While it may be educational for outsiders to gain a deeper understanding of the event’s historical significance, she works to convey that it can be incredibly painful for those at the heart of the tragedy to feel they are a spectacle. Finding a balance between those is a daily challenge.

“It’s a very sobering thing,” Kurtz said.

While she has embraced her new role, Kurtz continues teaching and has equally welcomed the chance to fold the Camp Fire and its valuable lessons into her own courses.

She said when she discusses it and learning opportunities with her recreation students, they’re riveted. For example, when Paradise middle school students didn’t have a field where they could have recess or run a track meet, Kurtz encouraged her students to get creative with alternatives—and to have fun with it.

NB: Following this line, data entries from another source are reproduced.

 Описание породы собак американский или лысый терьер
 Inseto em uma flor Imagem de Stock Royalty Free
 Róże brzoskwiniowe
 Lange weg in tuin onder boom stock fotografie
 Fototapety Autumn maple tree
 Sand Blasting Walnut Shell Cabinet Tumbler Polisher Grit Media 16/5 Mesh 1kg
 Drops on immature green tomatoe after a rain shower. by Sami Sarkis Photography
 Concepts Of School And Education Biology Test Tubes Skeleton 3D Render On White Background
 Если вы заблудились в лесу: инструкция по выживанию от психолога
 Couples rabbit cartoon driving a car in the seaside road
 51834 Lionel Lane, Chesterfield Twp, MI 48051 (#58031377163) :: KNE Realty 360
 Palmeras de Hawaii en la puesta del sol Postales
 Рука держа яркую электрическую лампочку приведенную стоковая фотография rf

Her students have also helped in other ways. Recreation, hospitality, and parks management major Haley MacPhail accompanied Kurtz at a community meeting with Urban Design Associates and listened to discussions of what a rebuilt and reimagined Paradise would look like. MacPhail, a graduating senior, received unique experience she never would have received sitting in a classroom, while also seeing firsthand what these conversations meant to the Ridge.

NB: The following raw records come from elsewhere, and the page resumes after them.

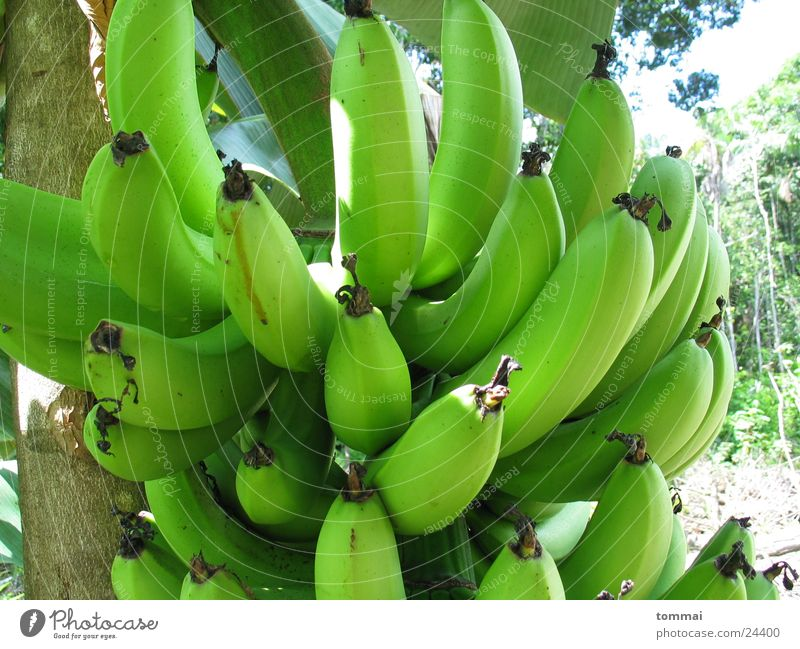 banane grün Ernährung Sträucher reif Brasilien Banane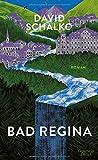 Bad Regina: Roman von David Schalko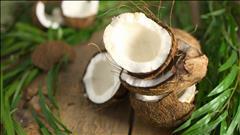 produit vedette: La noix de coco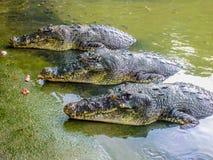 三条鳄鱼 免版税库存图片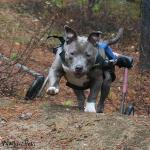 morag medium dog wheelchair review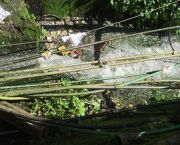A partially obstructed drain in Gangtok city, Sikkim (Photo: David Dodman/IIED)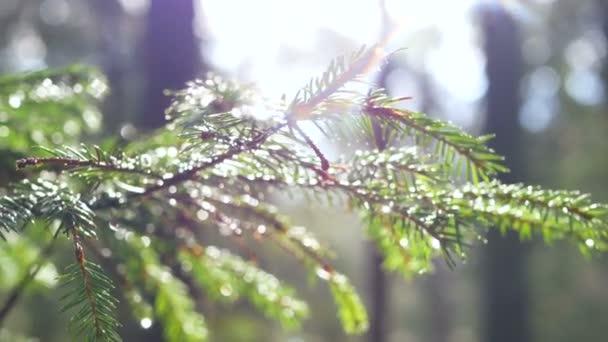 Lesní pramen větev slunce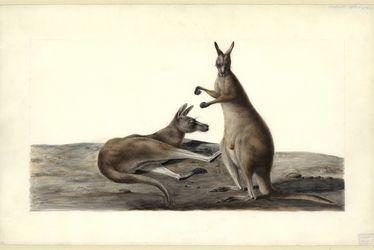 kangourous-charles-alexandre-lesueur.jpg
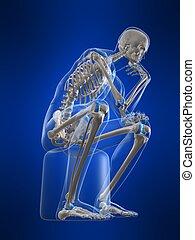 denken, skelett
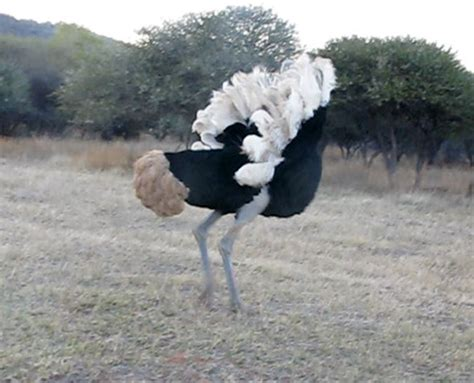 video incredible ostrich mating dance africa geographic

“It was incredible to see the community come together and how people cared about where they lived,” said MacPhail, a Santa Rosa native whose family’s home was damage in the 2017 Tubbs Fire.

As she waits to speak in front of educators about teaching the Camp Fire on campus, she smiles and shares a lighthearted moment with a colleague.
Kurtz is mindful to help prepare the University to one day educate Paradise elementary school students who lived through the Camp Fire.

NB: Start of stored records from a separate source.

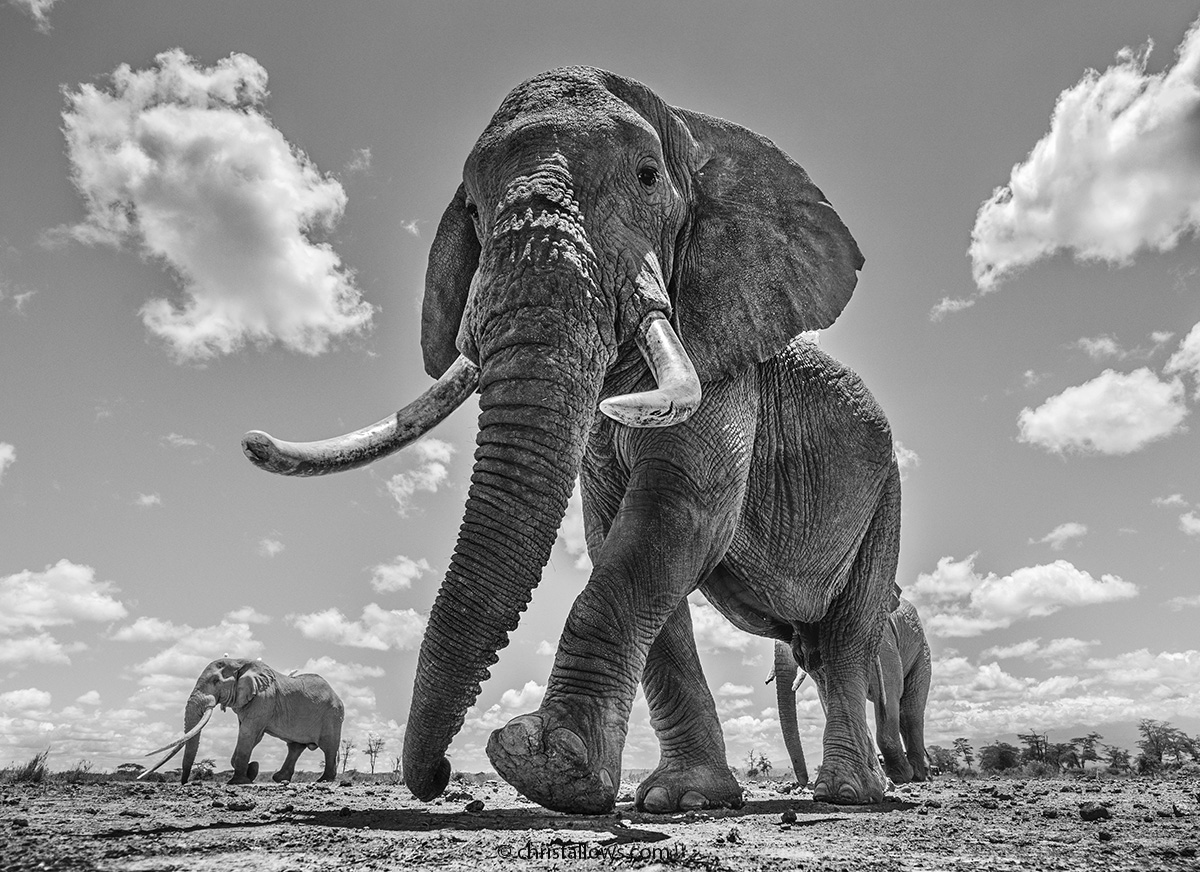 4 elephant photography by chris fallows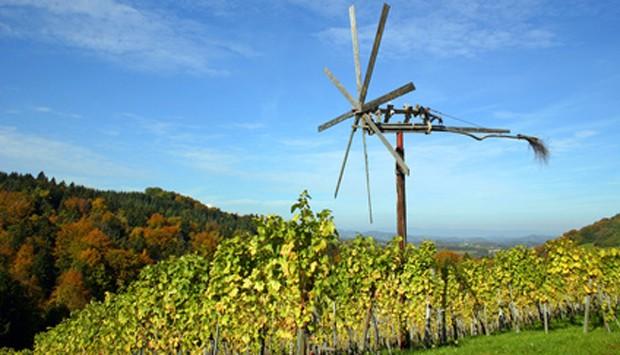 Weinregion Südsteiermark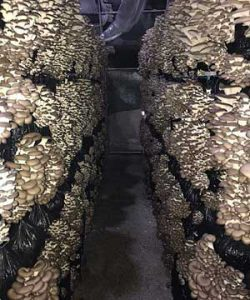 Вопросы и ответы по производству грибов
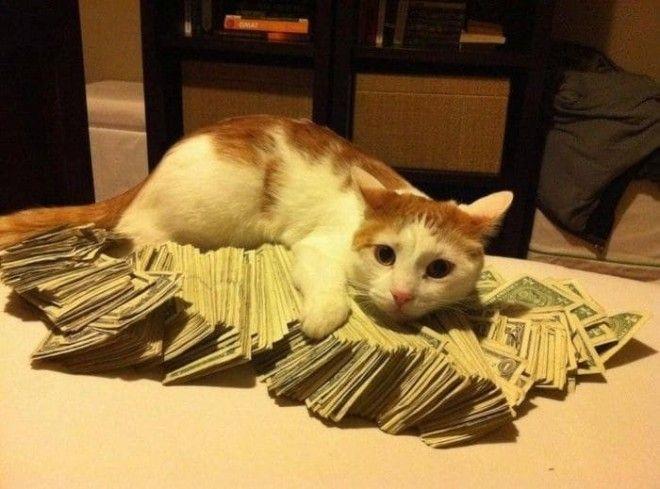 Просто интересно сколько жизней ушло у котяры чтобы намутить такие деньжищи богатые люди мира деньги развлечения
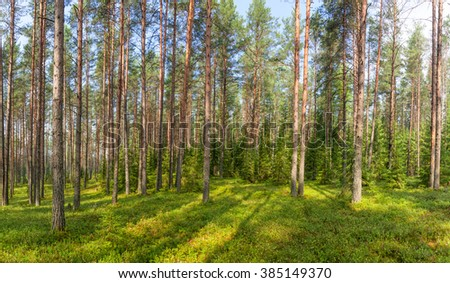 Panoramic view of conifer forest on a summer day #385149370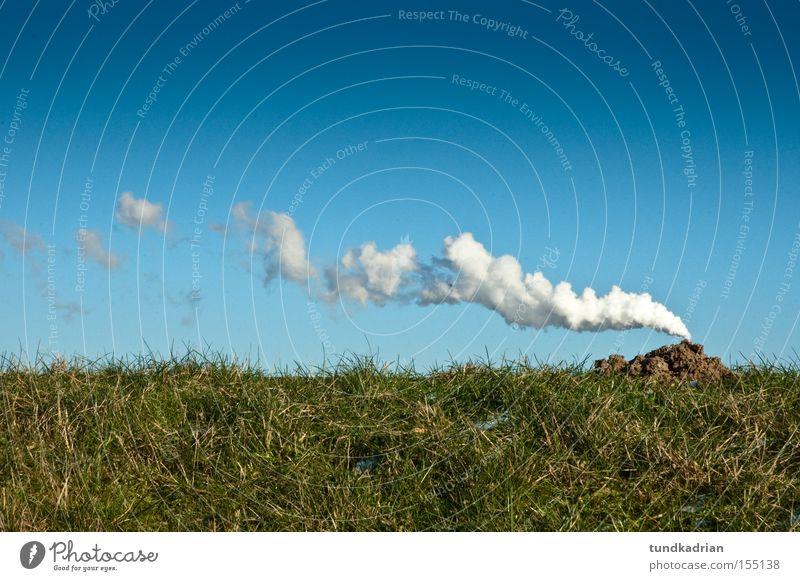 Der Maulwurf qualmt Himmel blau grün Wiese Rauch Zigarette Abgas Emission Maulwurf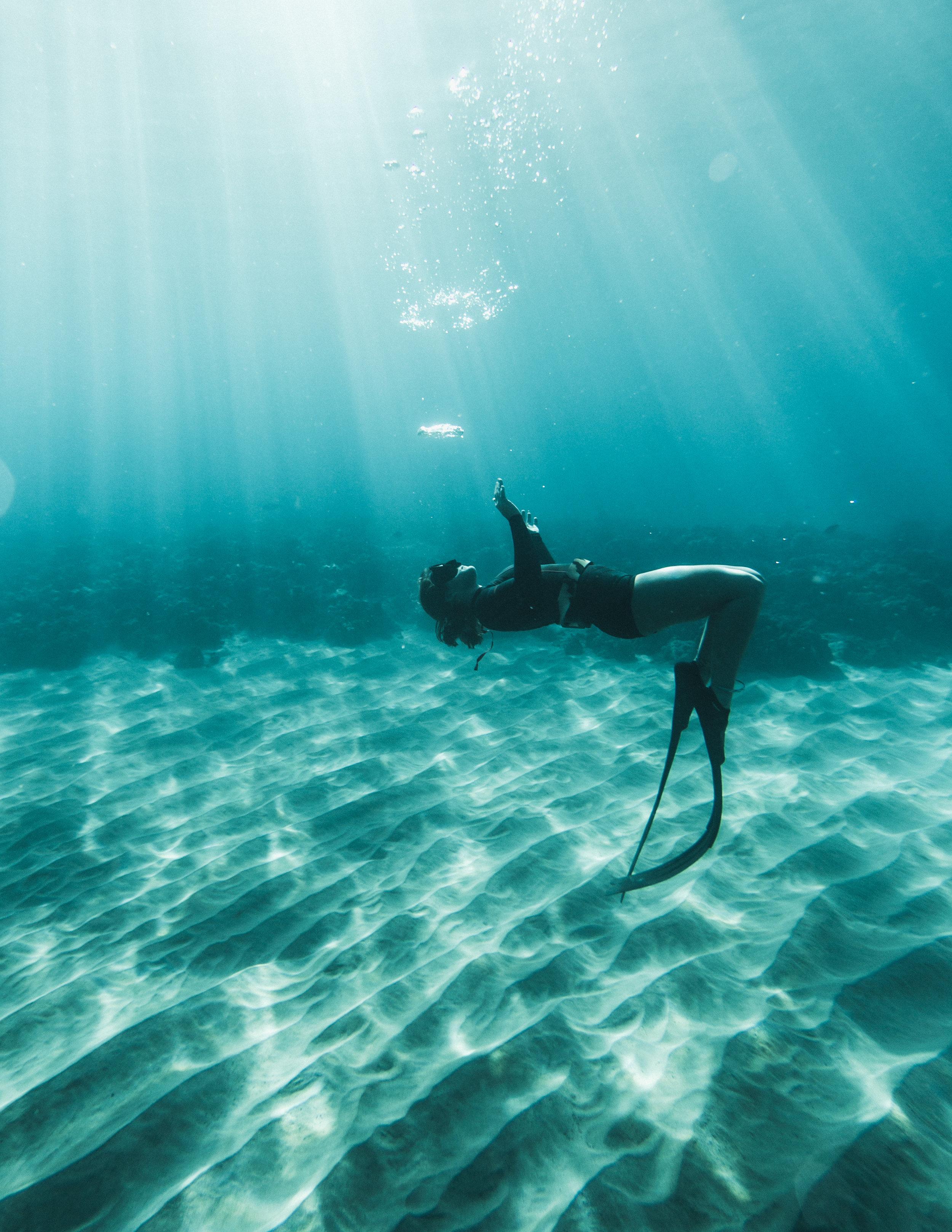 UnderwaterPhotos3-221.jpg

MacPhail added that she’s been inspired watching Kurtz not only pour time and energy into the community liaison role but also to be excited about it.

“Megan is one of those people that the world needs,” MacPhail said. “Someone who cares about everyone and anyone she interacts with, someone who would drop everything to help her community, friends, and family. I am and always will be truly inspired and grateful that I had a professor like her in my life.”

Meanwhile, Kurtz and faculty member Susan Roll continue to lead campus discussions about how the University can and should teach and research the Camp Fire in an ethical and cross-disciplinary fashion. A major teaching component is acknowledging that today’s elementary school children who lived through the Camp Fire may very well be tomorrow’s Chico State Wildcats.

“We need to make sure that their K–12 experience as a Butte County kid is healthy enough so that when they get to us, they can succeed at college—that we know, as staff and faculty, what it means to have a Camp Fire survivor with that traumatic experience in your classroom,” Kurtz said.

She remains confident that the future of Paradise and surrounding communities will include neighborhoods, churches, parks, and stores. But she’s also well aware that the years-long timeline of any rebuilding will mandate the pace.

When looking at her work as a community liaison, her heart goes to the families who dream of one day returning to their homes.

“While we’re being optimistic and looking forward in developing the Ridge and working with the contractors, we need to stay mindful of where this all comes from,” Kurtz said. “That’s where the deep importance lies. This is an actual thing, it’s not just an academic lesson or a service-learning project. It’s real life.”